§ 本文抜粋:
= = = = = = =

バルトーク唯一のオペラ「青ひげ公の城」(1911年)は、ペローの童話をルカーチの僚友で作家のバラージュが台本化したもので、元々はコダーイ向けに書かれたものだそうです。ペローの原作は次のような内容です。
見るからに醜く恐ろしい、青いひげを生やした大金持ちの男。男には何回か結婚暦があったが、妻たちがどうなったのかは誰も知らない。その男に、若くて美しい娘が、新しい妻としてやってくる。旅に出ることになった青ひげは、妻に一束の鍵を渡す。
「この鍵は金貨の入った部屋、この鍵は銀の食器の部屋……そしてこの鍵は小さな部屋。どの部屋に入っても構わないが、小さな部屋だけは決して開けてはいけない。もし開けたら、恐ろしい目にあわせるからな!」
しかし、若くて美しい妻は好奇心に負けて小部屋の扉を開けてしまう。真っ暗な部屋の床には一面の血の海。そして壁には女たちの死体がぶら下がっていた。若くて美しい妻は、鍵に付いた血を懸命に拭き取ろうとする。しかし鍵からはあとからあとから血が噴き出してくる。

= = = = = = =

§ 次に答えよ:
1 - 「青ひげ公の城」の文章について、次の問いに答えてください。
(a) バルトークのオペラ「青ひげ公の城」は何年の作品ですか？
(b) その台本は、元々は誰に向けて書かれたものですか？
(c) 旅に出ることになった青ひげは、妻に何を渡しましたか？
2 - 「青ひげ公の城」の文章の続きを書いてください。
次の一覧は、上の「青ひげ公の城」の文章とは別の資料です。

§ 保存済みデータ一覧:
= = = = = = =

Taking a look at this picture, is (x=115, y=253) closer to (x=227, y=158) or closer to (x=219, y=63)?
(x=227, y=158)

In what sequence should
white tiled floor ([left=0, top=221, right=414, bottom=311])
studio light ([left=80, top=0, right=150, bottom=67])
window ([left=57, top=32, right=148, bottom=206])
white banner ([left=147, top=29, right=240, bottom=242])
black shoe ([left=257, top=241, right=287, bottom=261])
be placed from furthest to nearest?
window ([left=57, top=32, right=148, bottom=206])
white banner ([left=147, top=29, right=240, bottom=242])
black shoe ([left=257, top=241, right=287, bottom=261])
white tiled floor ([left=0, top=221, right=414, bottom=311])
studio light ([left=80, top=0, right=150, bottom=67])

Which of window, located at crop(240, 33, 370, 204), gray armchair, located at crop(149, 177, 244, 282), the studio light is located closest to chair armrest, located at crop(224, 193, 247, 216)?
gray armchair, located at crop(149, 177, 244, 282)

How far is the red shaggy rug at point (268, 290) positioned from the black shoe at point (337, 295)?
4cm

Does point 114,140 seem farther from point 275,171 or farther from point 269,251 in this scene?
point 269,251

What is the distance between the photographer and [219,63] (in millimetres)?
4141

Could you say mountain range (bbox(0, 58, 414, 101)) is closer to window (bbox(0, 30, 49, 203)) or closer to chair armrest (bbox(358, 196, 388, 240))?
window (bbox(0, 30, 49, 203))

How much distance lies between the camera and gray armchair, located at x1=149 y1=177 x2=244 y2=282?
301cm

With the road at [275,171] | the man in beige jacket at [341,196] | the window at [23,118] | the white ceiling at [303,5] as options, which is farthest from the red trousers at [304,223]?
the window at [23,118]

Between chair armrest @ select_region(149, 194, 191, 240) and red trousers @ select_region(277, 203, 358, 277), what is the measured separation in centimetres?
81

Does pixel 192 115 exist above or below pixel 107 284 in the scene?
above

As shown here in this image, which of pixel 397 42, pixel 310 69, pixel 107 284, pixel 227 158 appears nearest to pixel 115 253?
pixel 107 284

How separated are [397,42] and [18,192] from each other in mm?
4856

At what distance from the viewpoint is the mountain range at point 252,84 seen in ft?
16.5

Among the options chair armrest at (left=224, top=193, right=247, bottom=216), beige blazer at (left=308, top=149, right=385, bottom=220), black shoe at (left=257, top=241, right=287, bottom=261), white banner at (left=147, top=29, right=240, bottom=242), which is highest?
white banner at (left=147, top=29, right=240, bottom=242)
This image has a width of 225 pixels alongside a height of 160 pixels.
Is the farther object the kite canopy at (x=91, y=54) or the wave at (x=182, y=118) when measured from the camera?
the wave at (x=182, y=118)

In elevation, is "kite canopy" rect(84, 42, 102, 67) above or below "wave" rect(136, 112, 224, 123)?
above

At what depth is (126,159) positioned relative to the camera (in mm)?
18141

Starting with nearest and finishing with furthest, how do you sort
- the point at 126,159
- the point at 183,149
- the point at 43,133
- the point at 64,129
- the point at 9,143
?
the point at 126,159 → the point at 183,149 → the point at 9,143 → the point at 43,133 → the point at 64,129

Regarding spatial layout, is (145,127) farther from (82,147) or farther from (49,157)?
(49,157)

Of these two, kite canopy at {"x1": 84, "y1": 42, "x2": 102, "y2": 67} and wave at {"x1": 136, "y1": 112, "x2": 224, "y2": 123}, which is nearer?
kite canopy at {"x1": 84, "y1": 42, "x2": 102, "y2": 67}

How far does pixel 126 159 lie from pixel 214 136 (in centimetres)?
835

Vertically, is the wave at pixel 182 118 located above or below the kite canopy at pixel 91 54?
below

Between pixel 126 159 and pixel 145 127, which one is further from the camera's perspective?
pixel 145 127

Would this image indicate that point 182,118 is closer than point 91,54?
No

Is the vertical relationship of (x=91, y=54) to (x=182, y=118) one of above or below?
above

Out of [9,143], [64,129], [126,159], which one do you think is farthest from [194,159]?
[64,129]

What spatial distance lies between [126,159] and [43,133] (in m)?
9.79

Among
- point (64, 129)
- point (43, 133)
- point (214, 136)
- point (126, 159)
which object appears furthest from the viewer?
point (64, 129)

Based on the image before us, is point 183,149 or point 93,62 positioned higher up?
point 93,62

= = = = = = =

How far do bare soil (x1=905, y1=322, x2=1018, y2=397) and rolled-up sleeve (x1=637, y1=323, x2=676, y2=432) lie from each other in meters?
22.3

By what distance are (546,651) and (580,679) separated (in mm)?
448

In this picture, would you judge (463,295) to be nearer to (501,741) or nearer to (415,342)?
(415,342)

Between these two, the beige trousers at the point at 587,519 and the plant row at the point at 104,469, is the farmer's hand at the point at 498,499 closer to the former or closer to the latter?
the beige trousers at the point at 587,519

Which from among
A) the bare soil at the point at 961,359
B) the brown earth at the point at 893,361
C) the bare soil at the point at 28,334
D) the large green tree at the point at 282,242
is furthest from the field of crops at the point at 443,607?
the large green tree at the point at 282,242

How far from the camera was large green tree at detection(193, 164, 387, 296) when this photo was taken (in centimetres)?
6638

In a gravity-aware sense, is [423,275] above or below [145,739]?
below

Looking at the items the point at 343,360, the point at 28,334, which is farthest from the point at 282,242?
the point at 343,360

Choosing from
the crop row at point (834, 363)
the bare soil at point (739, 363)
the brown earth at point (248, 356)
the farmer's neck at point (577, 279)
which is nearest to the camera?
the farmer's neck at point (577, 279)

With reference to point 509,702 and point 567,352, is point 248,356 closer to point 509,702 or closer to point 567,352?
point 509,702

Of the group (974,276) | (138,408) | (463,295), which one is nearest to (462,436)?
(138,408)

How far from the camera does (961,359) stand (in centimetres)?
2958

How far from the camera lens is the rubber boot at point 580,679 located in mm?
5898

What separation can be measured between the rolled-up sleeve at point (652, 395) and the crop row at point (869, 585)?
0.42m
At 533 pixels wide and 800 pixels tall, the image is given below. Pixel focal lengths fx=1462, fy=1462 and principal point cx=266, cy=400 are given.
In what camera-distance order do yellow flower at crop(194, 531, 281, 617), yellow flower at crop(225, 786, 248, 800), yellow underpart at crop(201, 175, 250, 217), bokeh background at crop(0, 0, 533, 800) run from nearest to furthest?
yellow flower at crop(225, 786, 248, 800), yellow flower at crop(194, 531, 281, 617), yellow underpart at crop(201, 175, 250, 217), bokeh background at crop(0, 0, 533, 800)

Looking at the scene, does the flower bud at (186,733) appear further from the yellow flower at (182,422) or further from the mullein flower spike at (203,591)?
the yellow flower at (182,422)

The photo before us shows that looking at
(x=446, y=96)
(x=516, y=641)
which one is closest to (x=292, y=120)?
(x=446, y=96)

= = = = = = =

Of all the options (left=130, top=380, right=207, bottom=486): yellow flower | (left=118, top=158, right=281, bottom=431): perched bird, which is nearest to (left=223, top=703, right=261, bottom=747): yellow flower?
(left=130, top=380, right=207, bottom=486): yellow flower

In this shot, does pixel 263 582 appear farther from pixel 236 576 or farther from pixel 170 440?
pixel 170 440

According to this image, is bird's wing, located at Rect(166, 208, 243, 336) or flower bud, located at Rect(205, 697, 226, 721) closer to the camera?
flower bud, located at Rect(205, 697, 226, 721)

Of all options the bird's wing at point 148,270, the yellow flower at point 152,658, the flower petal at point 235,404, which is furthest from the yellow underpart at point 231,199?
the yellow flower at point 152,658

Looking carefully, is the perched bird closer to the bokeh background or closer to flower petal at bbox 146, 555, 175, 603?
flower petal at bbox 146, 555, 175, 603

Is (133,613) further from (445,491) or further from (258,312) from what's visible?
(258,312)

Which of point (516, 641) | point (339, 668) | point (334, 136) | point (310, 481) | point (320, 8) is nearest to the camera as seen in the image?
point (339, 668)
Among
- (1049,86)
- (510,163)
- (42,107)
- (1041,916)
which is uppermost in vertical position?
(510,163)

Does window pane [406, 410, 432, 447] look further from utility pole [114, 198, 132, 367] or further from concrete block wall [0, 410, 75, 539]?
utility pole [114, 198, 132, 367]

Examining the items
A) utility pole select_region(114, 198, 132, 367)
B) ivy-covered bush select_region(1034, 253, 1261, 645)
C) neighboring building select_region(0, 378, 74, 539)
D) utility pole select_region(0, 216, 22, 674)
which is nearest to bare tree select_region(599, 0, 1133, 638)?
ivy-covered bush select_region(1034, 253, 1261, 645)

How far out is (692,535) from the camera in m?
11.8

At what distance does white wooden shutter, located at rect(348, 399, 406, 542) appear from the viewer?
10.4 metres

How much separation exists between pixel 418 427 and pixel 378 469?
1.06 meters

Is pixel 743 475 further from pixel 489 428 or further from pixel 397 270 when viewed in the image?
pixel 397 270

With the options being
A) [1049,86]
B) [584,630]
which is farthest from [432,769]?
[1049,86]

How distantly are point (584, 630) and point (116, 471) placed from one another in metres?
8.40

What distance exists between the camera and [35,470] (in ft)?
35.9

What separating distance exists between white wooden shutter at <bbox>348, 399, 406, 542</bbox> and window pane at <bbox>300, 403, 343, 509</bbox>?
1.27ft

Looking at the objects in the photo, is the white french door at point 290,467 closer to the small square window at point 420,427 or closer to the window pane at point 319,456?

= = = = = = =

§ 演習の解答:
1 -
(a) 1911年
(b) コダーイ
(c) 一束の鍵

2 -
帰ってきた青ひげは、血の付いた鍵を見て、約束が守られなかったことを知る。
「奥様、あなたの場所はあの女たちのとなりに用意してありますよ。」……
塔に登った娘は懸命に兄たちに助けを求めた。駆けつけた兄たちは危機一髪で青ひげを殺す。
すなわち、このお話は日本の民話でいう「見るなの座敷」と同じ構造のお話で、開けるな、見るなという禁忌を破った場合には命や妻や富といった大事なものを失うという、世界中に類話がある、人間の集団的無意識の現われと言えるものです。その辺のことはユング派心理学者として出発した河合隼雄の「昔話の構造」なんかを読めばよくわかるでしょう。この話の場合は、禁忌の対象が夫の正体といったところだけにホラー的になるのかもしれませんが、「鶴の恩返し」のような妻の正体の場合は哀しいお話になります。って、ホントかなぁw。
それはともかく、この原作の構造をバラージュは大きく変更しています。まず、妻ユーデットは先妻たちが殺されたという噂を知っていますし、それまでの家族との関係や世間的な道徳を断ち切って、嫁いできています。その上で城自体を明るいものに変えようとしています。また、7つの扉は彼女が青ひげを説得しながら鍵を受け取り、目の前で開けていくわけで、その過程での二人のやり取りがこのオペラのすべてです。7つの扉の中が青ひげの心の中そのものであることは誰でもわかることで、拷問部屋から開けられていくところなんかは、フロイト的に過ぎるでしょう。まあ、ユング的な物語が現代の夫婦関係に基づいて、サディズムに悩む夫を治療するお話のようになっていると言ったら言い過ぎですかね。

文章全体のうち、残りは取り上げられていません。